Gelet op de artikelen 2, 4 en 5 van de Wet op het algemeen verbindend en het onverbindend verklaren van bepalingen van collectieve arbeidsovereenkomsten;
Besluit:
Dictum I
Het besluit tot algemeen verbindendverklaring van bepalingen van de collectieve arbeidsovereen- komst bedrijfstakeigen regelingen Waterbouw1 wordt met inachtneming van dictum II als volgt gewijzigd:
A
De onder dictum I opgenomen bepalingen worden als volgt gewijzigd:
HOOFDSTUK 1 DEFINITIES EN WERKINGSSFEER
Artikel 1, derde lid komt te luiden:
‘3 Onder ’werknemer’ wordt voor de in deze CAO opgenomen fondsen:
• de Stichting Vakantiefonds Waterbouw, (hierna te noemen : het Vakantiefonds);
• de Stichting Opleidings- en Ontwikkelingsfonds Waterbouw, (hierna te noemen: het Oplei- dingsfonds).

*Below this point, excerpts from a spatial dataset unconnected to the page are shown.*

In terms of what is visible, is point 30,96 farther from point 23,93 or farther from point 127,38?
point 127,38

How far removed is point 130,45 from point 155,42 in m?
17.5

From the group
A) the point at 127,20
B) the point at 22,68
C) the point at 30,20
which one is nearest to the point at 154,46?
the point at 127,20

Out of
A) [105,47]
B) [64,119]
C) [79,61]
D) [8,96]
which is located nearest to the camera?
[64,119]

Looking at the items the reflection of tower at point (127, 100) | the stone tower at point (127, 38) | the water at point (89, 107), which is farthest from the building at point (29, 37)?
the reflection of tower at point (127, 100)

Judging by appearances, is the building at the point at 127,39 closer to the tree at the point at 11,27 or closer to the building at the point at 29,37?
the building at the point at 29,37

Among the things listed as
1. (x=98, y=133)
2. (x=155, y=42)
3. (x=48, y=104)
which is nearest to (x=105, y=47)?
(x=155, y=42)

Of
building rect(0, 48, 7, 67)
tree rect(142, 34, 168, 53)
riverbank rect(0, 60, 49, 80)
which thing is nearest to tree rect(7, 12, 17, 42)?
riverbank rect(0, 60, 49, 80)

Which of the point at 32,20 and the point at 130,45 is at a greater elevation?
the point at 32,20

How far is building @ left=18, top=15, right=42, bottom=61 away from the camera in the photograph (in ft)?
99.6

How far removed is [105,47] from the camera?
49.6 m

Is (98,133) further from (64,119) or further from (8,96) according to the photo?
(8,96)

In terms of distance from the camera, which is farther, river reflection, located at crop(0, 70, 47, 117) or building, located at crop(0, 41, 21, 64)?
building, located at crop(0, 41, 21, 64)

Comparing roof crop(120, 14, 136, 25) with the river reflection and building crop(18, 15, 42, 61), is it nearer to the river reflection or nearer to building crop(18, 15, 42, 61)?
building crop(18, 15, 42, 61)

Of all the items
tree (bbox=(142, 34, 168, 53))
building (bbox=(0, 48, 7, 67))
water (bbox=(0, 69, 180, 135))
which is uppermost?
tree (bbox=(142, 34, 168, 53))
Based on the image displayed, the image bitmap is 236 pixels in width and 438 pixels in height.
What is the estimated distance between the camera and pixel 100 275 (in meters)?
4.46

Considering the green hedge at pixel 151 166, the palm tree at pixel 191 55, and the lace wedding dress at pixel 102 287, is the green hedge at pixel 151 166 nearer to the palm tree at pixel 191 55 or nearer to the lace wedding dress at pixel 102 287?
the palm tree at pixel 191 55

verstaan degene die werkzaam is in een onderneming of een deel van een onderneming die valt onder de werkingssfeer van deze cao, conform artikel 2 en 3 van deze cao, in een functie waarvoor een basisweekloon is of kan worden bepaald op grond van het bepaalde in artikel 7 en 8 van Hoofdstuk 2 van deze CAO.’
Artikel 3, eerste lid komt te luiden:
‘1 Indien de werkgever dispensatie wenst van de toepassing van artikel 2 uit deze cao, dient hij daartoe een schriftelijk verzoek in te dienen bij de Paritaire Commissie Waterbouw, gevestigd aan de Xxxxxxxxxxxxxxxxx 00, 0000 XX Xxx Xxxx, conform hoofdstuk 5, artikel 14 van deze overeen- komst.’
1 Stcrt. 2013, nr. 32178.
HOOFDSTUK 2 ALGEMENE BEPALINGEN
Artikel 10, vijfde, zesde en zevende lid worden vernummerd tot vierde, vijfde en zesde lid. Artikel 11, eerste lid en derde lid komen te luiden:
‘1. Naast de bepalingen van de in deze CAO opgenomen:
• Statuten en reglement van het Vakantiefonds;
• Statuten en reglementen van het Opleidingsfonds;
worden werkgevers en werknemer ook gebonden door de nadere uitvoeringsvoorschriften en
-besluiten, die door de besturen van de genoemde Stichtingen worden gegeven of genomen binnen het kader van de doelstellingen en statuten en reglementen.
3. De premie en / of bijdrage die de werkgever aan de in lid 1 van dit artikel genoemde fondsen is verschuldigd dient te worden betaald aan Fondsenbeheer Waterbouw B.V., het uitvoeringsorgaan van de bedoelde fondsen.’
HOOFDSTUK 3 STATUTEN EN REGLEMENTEN BEDRIJFSTAKEIGEN REGELINGEN
3.1 VAKANTIEFONDS STATUTEN VAKANTIEFONDS
Artikel 2, de definitie van werknemerslid komt te luiden:
‘Artikel 2 Begripsbepalingen
Werknemerslid: het (plaatsvervangend) bestuurslid aangewezen door FNV Waterbouw te Rotterdam of door de CNV Vakmensen te Utrecht.’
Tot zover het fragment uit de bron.